# [Work to be completed]
Rewrite the lines starting at the top of the records and ending at the line that contains "289L144 303L147 327L139", putting "want" in place of "need" and keeping everything else the same.

Rows from a dataset:
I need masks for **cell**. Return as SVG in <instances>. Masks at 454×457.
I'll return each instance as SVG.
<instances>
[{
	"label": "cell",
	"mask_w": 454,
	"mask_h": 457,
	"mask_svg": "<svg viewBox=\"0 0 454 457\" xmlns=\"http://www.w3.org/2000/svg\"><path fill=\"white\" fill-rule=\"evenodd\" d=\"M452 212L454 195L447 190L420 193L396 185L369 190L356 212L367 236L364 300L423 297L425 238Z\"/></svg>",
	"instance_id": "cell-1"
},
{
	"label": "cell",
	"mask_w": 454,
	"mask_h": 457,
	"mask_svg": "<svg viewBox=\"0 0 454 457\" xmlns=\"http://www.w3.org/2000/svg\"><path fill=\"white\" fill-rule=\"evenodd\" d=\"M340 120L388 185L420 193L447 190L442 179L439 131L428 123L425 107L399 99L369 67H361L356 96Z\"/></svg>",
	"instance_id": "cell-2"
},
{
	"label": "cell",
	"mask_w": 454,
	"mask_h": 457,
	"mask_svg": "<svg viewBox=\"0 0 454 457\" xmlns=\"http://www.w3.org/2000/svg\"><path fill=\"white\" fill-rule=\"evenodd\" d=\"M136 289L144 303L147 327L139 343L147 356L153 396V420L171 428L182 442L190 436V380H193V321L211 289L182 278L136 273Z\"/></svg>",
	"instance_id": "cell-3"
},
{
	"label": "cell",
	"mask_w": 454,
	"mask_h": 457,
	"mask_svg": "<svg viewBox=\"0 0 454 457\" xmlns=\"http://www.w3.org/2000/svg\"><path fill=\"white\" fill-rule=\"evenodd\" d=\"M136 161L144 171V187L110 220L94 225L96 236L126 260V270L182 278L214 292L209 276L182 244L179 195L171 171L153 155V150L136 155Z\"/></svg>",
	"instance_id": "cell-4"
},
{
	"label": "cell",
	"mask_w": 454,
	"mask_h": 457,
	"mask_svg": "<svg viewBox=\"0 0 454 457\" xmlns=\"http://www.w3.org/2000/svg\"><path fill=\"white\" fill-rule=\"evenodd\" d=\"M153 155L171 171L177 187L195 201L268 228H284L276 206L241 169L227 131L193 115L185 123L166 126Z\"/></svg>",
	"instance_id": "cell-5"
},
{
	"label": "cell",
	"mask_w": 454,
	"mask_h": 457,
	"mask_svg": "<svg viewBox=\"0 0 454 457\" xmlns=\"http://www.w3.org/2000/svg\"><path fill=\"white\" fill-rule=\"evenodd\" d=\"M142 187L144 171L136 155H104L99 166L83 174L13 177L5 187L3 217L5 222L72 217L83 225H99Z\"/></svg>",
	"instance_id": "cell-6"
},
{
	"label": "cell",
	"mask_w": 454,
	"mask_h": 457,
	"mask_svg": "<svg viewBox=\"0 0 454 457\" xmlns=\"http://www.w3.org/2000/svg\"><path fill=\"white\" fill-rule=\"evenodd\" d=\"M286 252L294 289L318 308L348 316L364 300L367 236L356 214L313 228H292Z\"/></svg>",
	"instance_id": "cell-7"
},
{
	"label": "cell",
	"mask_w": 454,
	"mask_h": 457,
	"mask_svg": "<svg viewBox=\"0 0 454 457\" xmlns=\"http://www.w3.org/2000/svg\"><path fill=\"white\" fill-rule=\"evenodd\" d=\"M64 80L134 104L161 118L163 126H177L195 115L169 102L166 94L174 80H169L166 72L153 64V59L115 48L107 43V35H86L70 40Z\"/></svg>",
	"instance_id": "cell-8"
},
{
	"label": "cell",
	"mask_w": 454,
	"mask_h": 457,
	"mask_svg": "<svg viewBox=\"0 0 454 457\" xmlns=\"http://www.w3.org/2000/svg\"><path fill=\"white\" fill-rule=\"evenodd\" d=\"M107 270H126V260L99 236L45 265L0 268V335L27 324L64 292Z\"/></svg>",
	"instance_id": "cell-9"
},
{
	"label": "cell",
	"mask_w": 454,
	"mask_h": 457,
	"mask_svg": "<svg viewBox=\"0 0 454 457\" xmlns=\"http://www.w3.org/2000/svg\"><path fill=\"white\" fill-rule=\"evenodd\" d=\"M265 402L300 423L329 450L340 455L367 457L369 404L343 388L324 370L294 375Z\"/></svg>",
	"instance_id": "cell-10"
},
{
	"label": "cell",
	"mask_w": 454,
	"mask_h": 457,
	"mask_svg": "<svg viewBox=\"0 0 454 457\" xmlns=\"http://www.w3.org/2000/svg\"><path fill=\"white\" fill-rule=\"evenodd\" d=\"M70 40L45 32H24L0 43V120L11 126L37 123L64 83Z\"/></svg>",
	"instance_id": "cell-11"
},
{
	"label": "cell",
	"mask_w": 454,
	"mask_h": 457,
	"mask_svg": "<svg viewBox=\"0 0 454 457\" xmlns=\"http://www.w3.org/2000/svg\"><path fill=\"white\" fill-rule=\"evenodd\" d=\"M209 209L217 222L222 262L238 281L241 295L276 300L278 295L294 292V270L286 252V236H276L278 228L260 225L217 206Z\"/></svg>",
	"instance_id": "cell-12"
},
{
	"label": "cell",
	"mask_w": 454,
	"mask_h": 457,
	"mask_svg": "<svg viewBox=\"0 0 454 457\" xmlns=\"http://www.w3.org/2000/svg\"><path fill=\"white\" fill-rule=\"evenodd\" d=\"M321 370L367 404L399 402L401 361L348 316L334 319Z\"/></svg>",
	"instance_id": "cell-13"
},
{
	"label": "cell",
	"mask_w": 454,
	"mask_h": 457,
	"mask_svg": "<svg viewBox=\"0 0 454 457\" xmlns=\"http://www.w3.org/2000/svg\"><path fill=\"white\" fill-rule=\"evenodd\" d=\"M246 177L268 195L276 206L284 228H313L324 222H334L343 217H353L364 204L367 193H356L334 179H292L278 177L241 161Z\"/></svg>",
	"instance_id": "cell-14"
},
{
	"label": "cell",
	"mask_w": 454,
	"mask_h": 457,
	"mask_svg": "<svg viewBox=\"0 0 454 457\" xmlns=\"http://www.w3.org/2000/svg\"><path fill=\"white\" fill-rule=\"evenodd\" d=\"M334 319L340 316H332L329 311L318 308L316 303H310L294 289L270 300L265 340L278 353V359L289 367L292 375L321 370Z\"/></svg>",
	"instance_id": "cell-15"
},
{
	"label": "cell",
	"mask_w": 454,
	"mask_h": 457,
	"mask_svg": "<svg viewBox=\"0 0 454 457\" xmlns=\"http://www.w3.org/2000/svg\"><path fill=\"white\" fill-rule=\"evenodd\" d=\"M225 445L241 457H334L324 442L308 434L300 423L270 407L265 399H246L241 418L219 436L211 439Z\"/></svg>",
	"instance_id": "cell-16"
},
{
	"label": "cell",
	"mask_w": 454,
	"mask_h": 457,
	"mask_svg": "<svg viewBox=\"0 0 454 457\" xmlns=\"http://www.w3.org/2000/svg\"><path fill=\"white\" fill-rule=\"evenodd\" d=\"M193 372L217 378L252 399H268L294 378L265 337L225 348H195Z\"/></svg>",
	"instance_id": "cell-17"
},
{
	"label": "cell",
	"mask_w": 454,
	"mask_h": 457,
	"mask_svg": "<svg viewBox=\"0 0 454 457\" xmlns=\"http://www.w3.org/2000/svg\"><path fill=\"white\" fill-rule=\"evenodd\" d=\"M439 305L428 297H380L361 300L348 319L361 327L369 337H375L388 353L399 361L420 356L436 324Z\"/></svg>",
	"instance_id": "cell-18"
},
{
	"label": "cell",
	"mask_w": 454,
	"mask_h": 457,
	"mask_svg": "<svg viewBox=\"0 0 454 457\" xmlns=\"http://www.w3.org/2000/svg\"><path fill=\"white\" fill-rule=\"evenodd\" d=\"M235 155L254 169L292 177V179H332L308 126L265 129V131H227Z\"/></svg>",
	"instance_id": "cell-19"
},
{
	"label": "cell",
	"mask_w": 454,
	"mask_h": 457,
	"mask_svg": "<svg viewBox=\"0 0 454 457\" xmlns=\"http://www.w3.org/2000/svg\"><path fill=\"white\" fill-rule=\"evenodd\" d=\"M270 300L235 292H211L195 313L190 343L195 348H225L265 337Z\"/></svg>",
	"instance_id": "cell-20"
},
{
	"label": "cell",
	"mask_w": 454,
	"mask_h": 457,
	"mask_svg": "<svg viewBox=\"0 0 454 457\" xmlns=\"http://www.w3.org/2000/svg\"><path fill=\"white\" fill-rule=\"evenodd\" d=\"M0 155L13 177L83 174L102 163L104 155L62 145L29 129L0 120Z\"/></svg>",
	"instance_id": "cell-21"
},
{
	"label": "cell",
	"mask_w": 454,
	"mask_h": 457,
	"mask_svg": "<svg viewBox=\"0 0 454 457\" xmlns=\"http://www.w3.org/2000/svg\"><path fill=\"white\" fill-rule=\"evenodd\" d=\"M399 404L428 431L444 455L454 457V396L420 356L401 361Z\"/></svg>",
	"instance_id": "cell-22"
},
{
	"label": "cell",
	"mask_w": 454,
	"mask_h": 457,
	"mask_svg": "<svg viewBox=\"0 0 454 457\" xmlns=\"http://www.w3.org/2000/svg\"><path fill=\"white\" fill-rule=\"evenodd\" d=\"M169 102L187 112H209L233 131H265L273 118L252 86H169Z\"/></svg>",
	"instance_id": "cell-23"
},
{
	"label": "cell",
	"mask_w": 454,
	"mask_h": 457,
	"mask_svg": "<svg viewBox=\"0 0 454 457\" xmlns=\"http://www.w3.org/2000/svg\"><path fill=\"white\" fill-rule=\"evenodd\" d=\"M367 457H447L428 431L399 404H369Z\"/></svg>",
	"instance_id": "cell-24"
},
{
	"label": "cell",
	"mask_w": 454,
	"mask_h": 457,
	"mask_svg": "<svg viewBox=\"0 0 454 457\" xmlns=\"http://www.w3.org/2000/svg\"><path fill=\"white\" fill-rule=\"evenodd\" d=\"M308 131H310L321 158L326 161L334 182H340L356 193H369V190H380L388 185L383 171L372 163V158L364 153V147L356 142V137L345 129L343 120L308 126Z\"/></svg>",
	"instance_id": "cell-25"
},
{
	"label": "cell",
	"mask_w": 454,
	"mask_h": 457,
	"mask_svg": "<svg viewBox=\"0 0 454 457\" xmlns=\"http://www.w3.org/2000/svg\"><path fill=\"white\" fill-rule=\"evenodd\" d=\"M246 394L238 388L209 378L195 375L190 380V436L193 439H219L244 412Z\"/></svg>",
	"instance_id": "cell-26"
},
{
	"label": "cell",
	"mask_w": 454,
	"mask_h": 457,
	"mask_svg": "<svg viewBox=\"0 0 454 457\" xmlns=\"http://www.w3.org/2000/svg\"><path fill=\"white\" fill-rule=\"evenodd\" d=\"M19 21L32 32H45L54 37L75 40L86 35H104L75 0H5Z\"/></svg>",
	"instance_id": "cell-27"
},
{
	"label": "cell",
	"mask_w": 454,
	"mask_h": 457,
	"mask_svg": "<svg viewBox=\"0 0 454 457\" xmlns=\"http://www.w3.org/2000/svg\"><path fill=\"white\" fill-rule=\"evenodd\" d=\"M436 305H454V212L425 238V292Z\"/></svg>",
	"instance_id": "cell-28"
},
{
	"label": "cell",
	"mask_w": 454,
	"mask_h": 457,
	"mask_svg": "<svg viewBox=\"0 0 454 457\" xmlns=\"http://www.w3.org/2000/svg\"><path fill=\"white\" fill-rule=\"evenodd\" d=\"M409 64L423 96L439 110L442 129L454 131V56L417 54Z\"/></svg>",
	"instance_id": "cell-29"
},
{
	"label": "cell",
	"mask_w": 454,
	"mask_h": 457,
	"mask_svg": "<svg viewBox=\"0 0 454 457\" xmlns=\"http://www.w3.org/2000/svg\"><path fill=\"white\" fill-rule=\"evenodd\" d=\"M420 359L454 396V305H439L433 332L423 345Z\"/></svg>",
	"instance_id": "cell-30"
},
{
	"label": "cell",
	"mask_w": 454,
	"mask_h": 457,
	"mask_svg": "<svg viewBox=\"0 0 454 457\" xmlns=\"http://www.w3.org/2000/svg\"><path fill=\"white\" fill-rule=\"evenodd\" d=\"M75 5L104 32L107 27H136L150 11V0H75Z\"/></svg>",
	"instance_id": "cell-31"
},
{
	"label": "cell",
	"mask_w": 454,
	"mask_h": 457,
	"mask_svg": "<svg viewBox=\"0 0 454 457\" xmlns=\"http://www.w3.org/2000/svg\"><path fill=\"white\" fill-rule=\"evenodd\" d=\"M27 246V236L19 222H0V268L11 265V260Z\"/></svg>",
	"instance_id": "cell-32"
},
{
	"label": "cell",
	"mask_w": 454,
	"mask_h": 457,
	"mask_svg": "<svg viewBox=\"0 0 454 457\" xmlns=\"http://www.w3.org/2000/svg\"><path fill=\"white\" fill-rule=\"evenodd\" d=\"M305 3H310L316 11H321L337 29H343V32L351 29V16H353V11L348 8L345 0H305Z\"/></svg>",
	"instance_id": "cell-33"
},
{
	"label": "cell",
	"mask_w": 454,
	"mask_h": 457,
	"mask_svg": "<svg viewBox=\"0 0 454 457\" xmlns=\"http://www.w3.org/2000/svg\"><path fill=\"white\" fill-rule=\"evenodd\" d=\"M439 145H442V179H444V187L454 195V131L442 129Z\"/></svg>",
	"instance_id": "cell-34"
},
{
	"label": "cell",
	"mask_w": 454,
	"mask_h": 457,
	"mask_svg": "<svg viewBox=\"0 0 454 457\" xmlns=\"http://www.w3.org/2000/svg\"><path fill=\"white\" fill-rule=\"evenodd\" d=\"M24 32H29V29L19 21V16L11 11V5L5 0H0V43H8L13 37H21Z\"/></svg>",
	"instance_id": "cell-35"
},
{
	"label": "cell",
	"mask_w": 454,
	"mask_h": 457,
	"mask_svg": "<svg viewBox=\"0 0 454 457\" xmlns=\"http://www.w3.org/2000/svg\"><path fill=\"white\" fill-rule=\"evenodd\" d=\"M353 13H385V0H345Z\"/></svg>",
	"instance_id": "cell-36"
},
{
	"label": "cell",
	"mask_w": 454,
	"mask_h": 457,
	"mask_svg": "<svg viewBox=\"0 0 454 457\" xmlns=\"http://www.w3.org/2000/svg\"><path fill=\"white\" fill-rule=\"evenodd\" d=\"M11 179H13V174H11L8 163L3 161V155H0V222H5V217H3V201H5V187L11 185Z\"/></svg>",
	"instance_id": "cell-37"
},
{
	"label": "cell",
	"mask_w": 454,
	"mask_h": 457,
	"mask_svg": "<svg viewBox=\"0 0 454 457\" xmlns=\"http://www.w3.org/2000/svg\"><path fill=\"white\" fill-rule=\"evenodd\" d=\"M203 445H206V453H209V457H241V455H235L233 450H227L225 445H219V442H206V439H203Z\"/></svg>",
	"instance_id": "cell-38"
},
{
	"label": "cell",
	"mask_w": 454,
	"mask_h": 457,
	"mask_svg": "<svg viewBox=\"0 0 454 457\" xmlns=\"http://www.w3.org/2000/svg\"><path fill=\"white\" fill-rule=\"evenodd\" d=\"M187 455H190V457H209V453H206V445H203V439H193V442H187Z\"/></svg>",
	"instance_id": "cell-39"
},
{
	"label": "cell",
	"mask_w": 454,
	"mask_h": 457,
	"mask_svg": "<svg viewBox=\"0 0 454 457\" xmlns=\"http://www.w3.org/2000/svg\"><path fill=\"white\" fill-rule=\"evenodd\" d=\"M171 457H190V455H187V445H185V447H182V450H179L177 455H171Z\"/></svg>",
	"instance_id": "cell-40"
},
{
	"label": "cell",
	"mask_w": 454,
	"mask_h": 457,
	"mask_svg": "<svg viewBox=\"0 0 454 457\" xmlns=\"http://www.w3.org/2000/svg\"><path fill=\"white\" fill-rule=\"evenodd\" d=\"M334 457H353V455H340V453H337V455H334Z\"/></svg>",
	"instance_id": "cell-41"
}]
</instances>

# [Result of this task]
I want masks for **cell**. Return as SVG in <instances>. Masks at 454×457.
I'll return each instance as SVG.
<instances>
[{
	"label": "cell",
	"mask_w": 454,
	"mask_h": 457,
	"mask_svg": "<svg viewBox=\"0 0 454 457\" xmlns=\"http://www.w3.org/2000/svg\"><path fill=\"white\" fill-rule=\"evenodd\" d=\"M452 212L454 195L447 190L420 193L396 185L369 190L356 212L367 236L364 300L423 297L425 238Z\"/></svg>",
	"instance_id": "cell-1"
},
{
	"label": "cell",
	"mask_w": 454,
	"mask_h": 457,
	"mask_svg": "<svg viewBox=\"0 0 454 457\" xmlns=\"http://www.w3.org/2000/svg\"><path fill=\"white\" fill-rule=\"evenodd\" d=\"M340 120L388 185L420 193L447 190L442 179L439 131L428 123L425 107L399 99L369 67H361L356 96Z\"/></svg>",
	"instance_id": "cell-2"
},
{
	"label": "cell",
	"mask_w": 454,
	"mask_h": 457,
	"mask_svg": "<svg viewBox=\"0 0 454 457\" xmlns=\"http://www.w3.org/2000/svg\"><path fill=\"white\" fill-rule=\"evenodd\" d=\"M136 289L144 303L147 327L139 343L147 356L153 396V420L171 428L182 442L190 436V380H193V321L211 289L182 278L136 273Z\"/></svg>",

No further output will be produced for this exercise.